Not Invited to a Co-Worker's Wedding

posted 5 years ago in Etiquette
Post # 3
Member
853 posts
Busy bee
  • Wedding: June 2012

She’s not a friend. Stop helping her and move on.

Post # 4
Member
853 posts
Busy bee
  • Wedding: June 2012

And next time someone mentions the wedding, just tell them bluntly that you weren’t invited, but you hope they have a good time. That’s the truth and not catty.

Post # 5
Member
3230 posts
Sugar bee

@maronk:  Wow, she is so rude!!! I would just give her short replies when she askes me a wedding related question and try to ignore her for the most part. Don’t confront her or anything. It is her wedding after all.

Post # 6
Member
488 posts
Helper bee
  • Wedding: September 2014

@hisprettygirl:  +1

I agree next time someone asks just say you didn’t receive an invite but you hope they enjoy the wedding.  I would actually do it in front of the bride to be, because at this point it really sounds like she’s just using you

Post # 7
Member
9139 posts
Buzzing Beekeeper
  • Wedding: November 2013 - St. Augustine Beach, FL

@maronk:  This is exactly what happened to me when I worked at a small office.  Everyone else was invited except me.  I was disappointed but I got over it.  I ended up stuck answering phones at the office on the day of wedding which I learned later was the whole reason I wasn’t invited (someone had to be at the office that day to take messages even though we had an answering service.)  It sounds like she is being nice to you so you will pick up the slack with the work she isn’t doing because she is wedding planning.  With a small office it’s probably not worth complaining about.

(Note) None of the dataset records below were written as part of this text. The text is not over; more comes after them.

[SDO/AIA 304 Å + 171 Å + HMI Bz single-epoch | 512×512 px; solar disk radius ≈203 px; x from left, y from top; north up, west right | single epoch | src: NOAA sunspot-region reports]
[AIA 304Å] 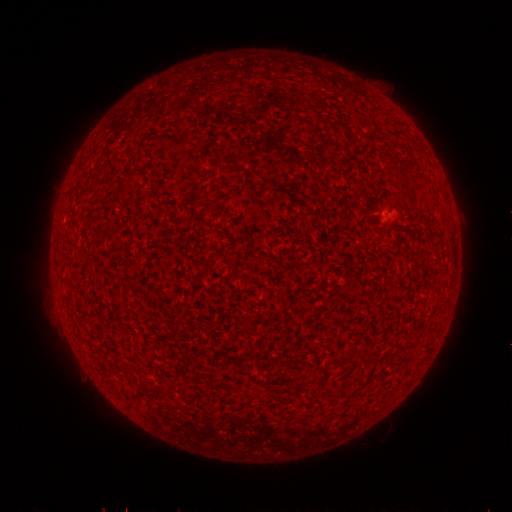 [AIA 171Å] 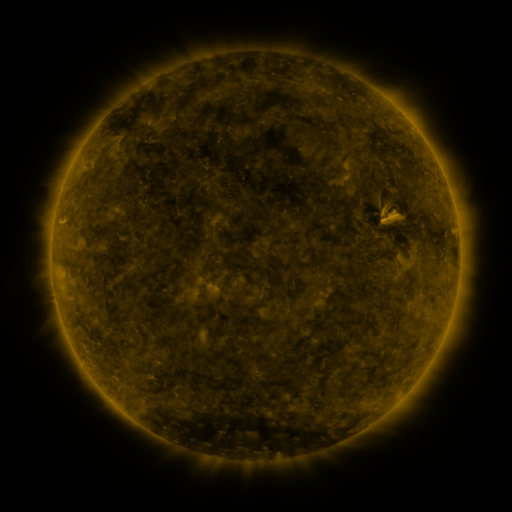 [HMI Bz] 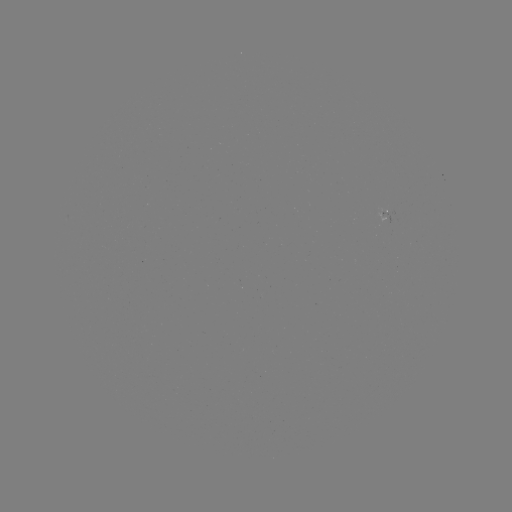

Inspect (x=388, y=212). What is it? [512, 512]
spotted active region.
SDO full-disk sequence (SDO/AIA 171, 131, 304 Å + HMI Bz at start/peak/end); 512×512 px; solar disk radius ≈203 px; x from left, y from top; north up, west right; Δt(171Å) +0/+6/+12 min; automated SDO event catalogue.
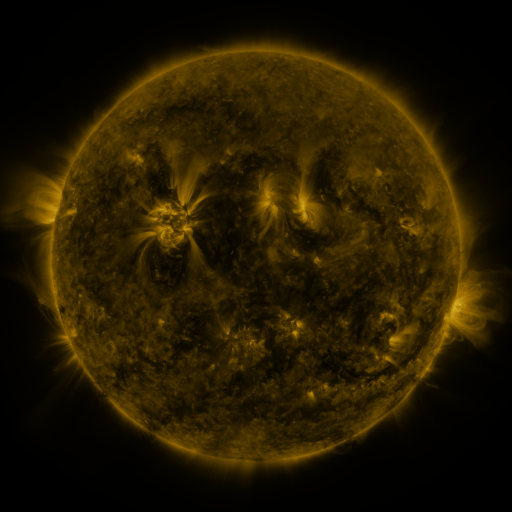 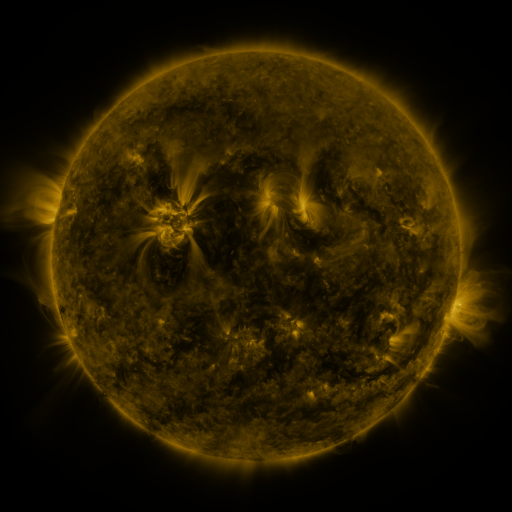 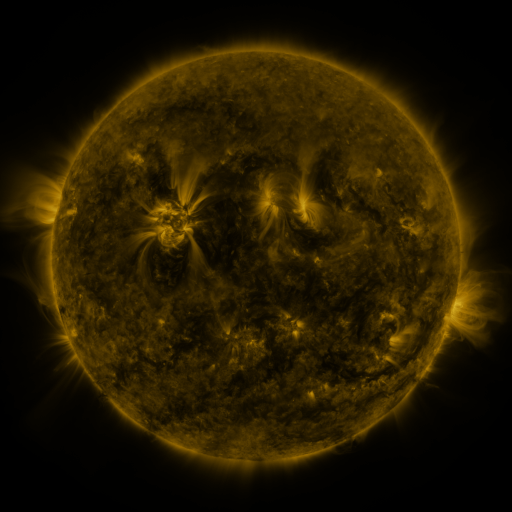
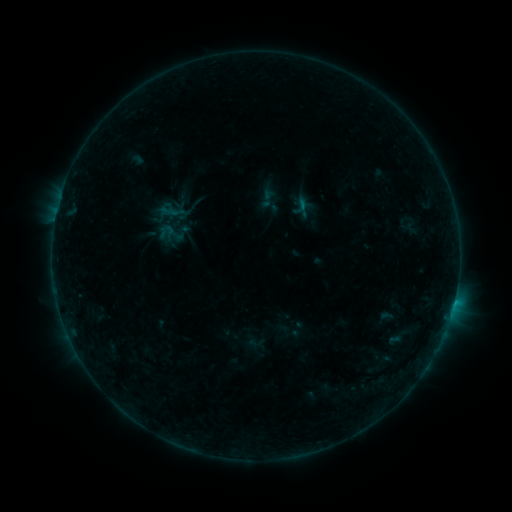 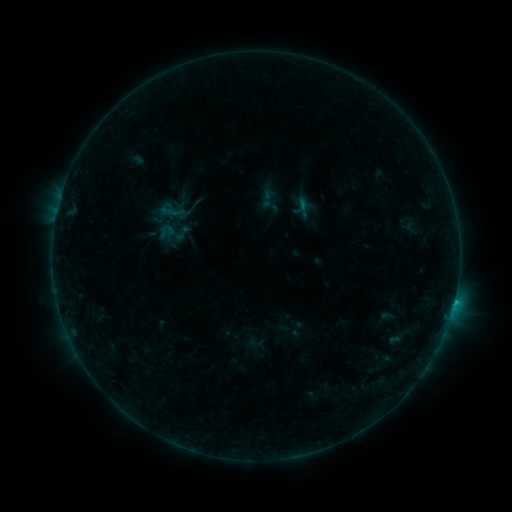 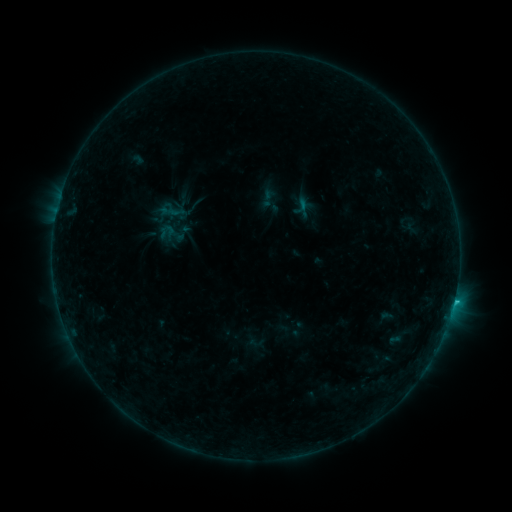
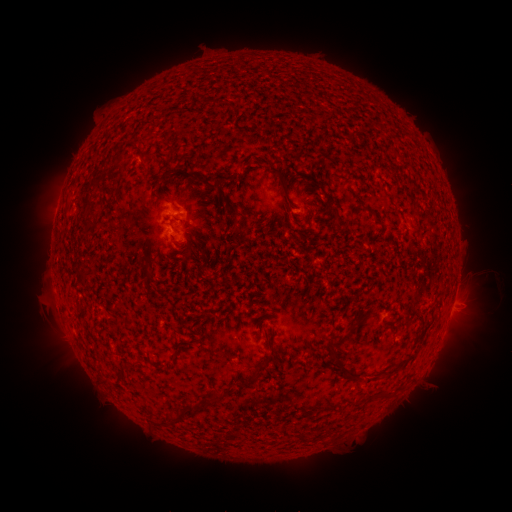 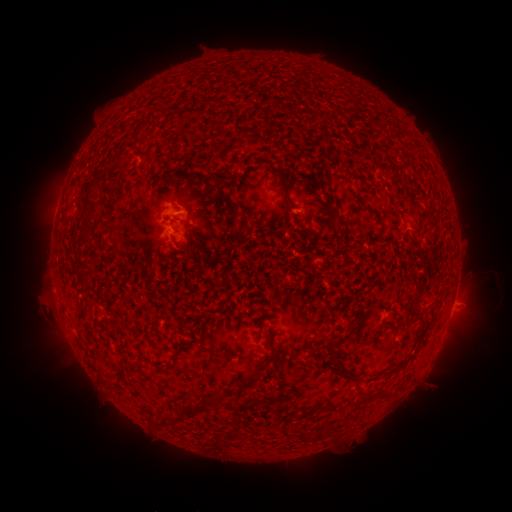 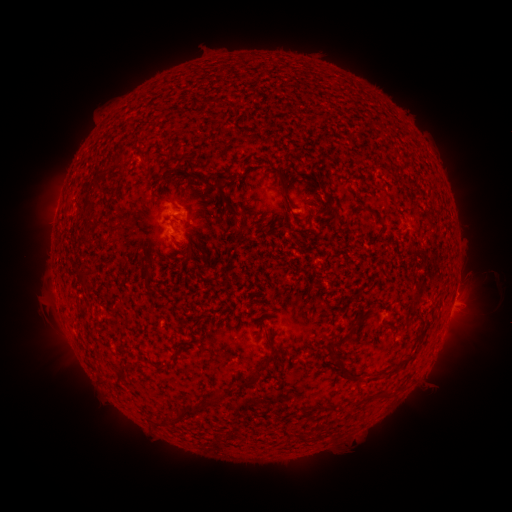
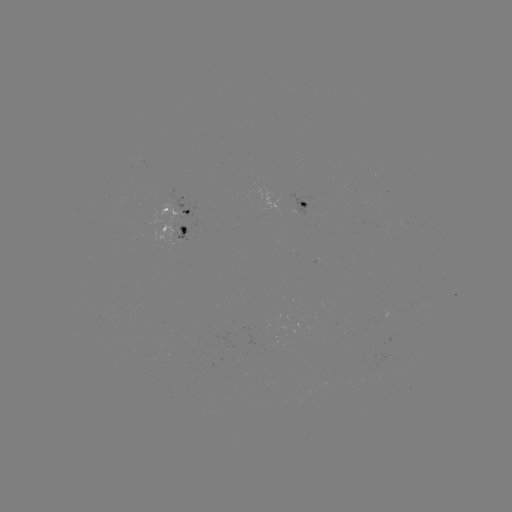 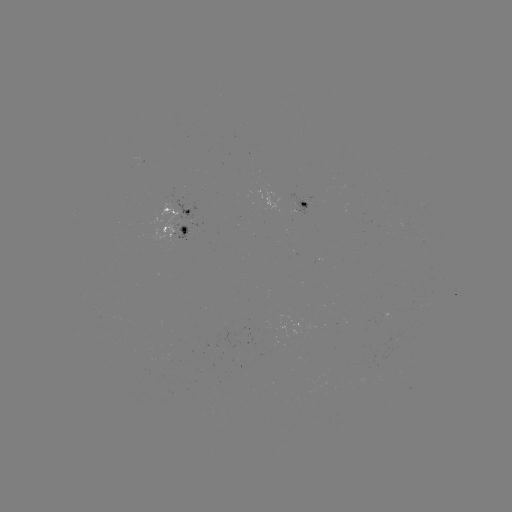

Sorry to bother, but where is B5.8 flare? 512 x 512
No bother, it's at (453, 301).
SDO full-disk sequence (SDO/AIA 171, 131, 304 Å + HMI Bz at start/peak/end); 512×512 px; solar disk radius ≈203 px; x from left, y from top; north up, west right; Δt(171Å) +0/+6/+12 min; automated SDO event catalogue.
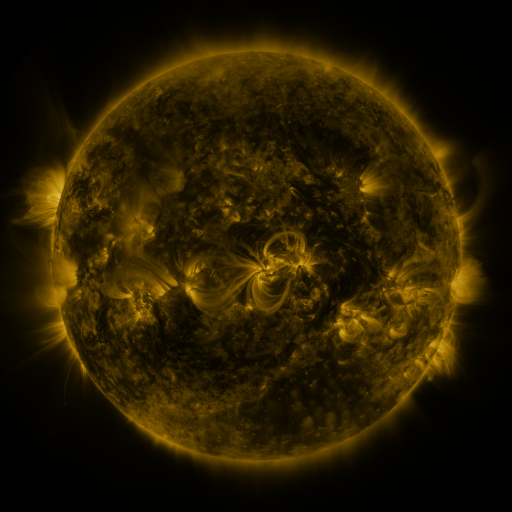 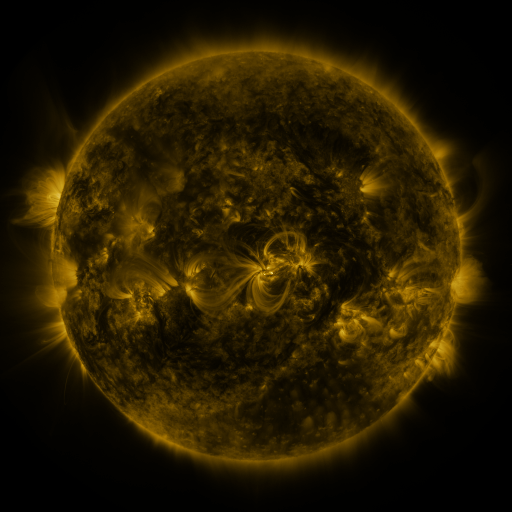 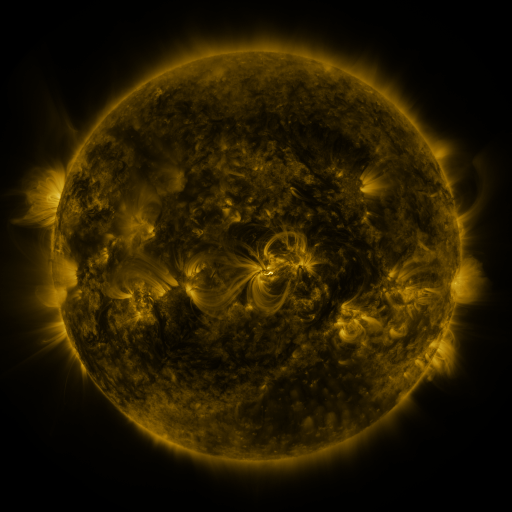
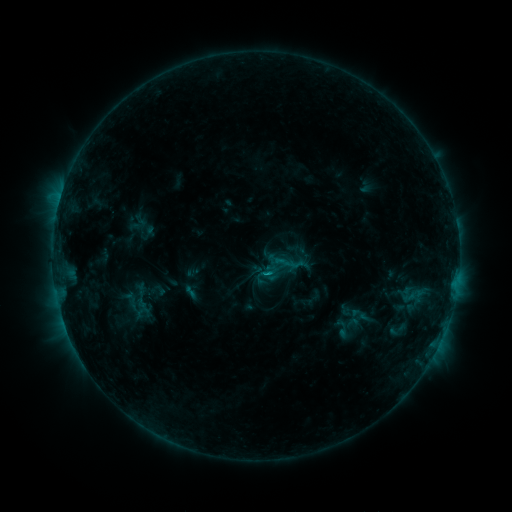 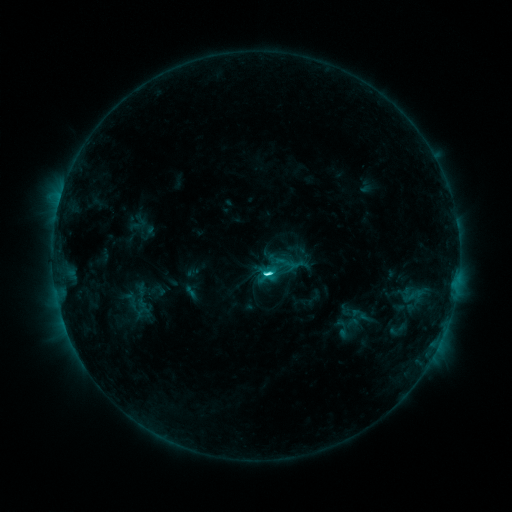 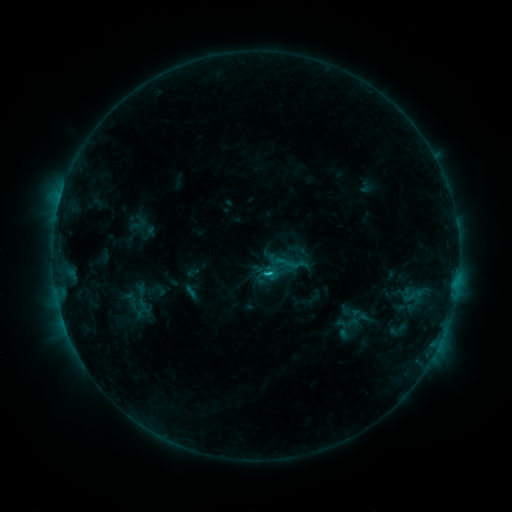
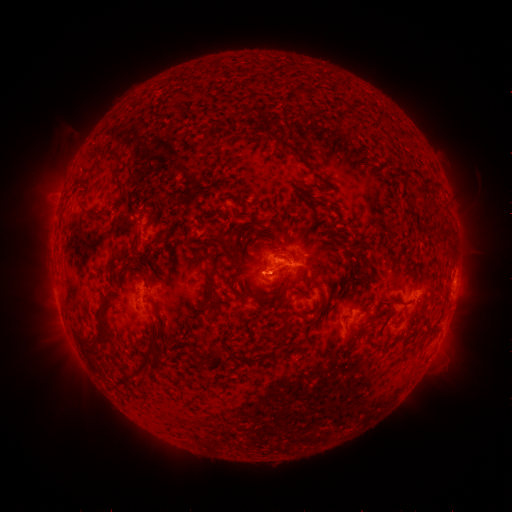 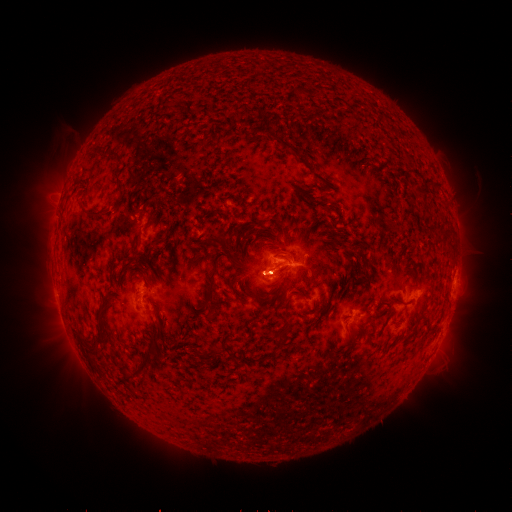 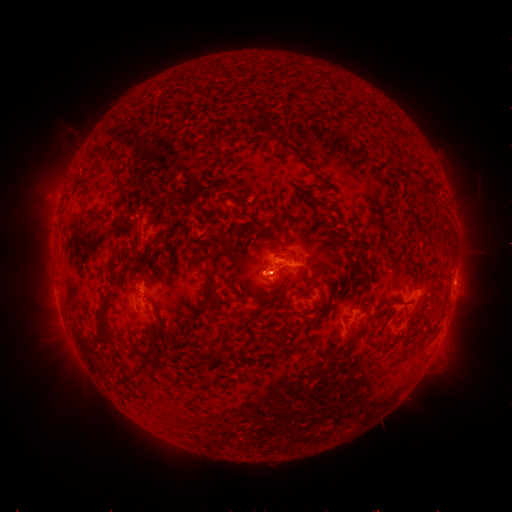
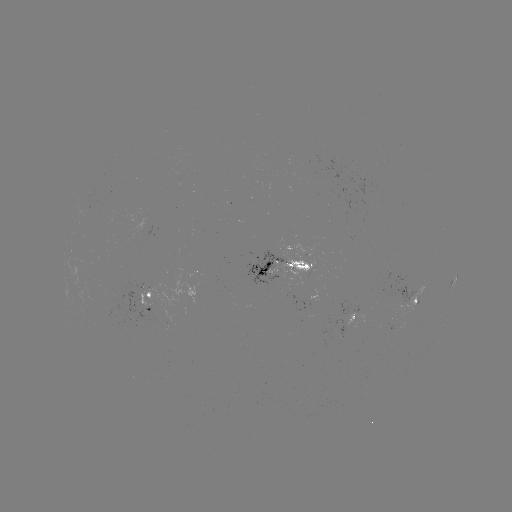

You know where you stand with her.  I wouldn’t give her any more advice and I would gently remind her of her job duties and refuse to do some things for her from time to time.  She’s your co-qorker, not your friend.

Post # 8
Member
722 posts
Busy bee
  • Wedding: June 2013

@maronk:  I’d have to agree with PP, it’s rude (IMO) to involve someone in a wedding as much as she has you, asking your opinion and what not. I wouldn’t talk to her/anyone about the wedding or just say you would rather not talk about it. I’m sorry she has hurt your feelings Frown

Post # 9
Member
3569 posts
Sugar bee
  • Wedding: April 2013

Yeah, do your job, refuse to do hers, and don’t get worked up over her wedding. I personally don’t go places where I’m not wanted.

Post # 10
Member
3941 posts
Honey bee
  • Wedding: October 2011

Tell all your co-workers that you were not invited.  It’s really that simple.  It sucks that she hasn’t chosen to invite you but you need to cut your loses and not help her anymore.  When she wants to show a slideshow or talk about the wedding, retreat to your desk and continue doing work.

Post # 11
Member
5242 posts
Bee Keeper
  • Wedding: April 2013

What a biatch! That is so rude!!!! It’s also rude to just invite a few co-workers and not all if you work in a small office and are all close. I work in an office of 9 and I didnt invite any of my co-workers to me wedding

Post # 14
Member
2600 posts
Sugar bee
  • Wedding: October 2010

@maronk:  Well, she’s not obligated to invite you but it is pretty shitty of her to invite everyone else and exclude you.

Distance yourself.  Be polite, be cordial but keep it professional.  Stop covering for her.  She’s being paid to work – not monitor her registry.  Stop doing her personal favors – you’re busy with your own work.  If she asks for a favor – you’re sorry, you can’t. 

If she tries to talk wedding, change the subject back to work.  If she asks for your opinion, you don’t have one – whatever she chooses will be just fine.

If someone mentions seeing you at the wedding reply calmly that you’re afraid they won’t as you weren’t invited.  Don’t sound resentful or sad – just factual. 

Post # 15
Member
503 posts
Busy bee
  • Wedding: August 2013

Is there any chance your invite got lost in the mail, or that this was an oversight? I’m so terrified I’ll accidentally leave someone of the list unintentionally, because it is a lot of information to keep track of, and not everyone is as into cross listing spread sheets as me my betrothed!

If not, then I agree with pp – honesty is your best policy!

Post # 16
Member
1357 posts
Bumble bee
  • Wedding: October 2012

The part about discussing her wedding with you and using you as a pack mule all the while excluding you is beyond rude.

 

But having her lie and cover for her at work so she can do wedding stuff instead of her job? That’s unethical, unprofessional, and not okay x1000. That’s the kind of thing that could get her and you in trouble. I mean honestly, if I were your boss, I would at least give her a stern warning and maybe fire her for that. I would use @hisprettygirl‘s advice for how to respond if someone brings up the wedding, but you need to stop letting her get away with using you as a doormat to get out of doing her job.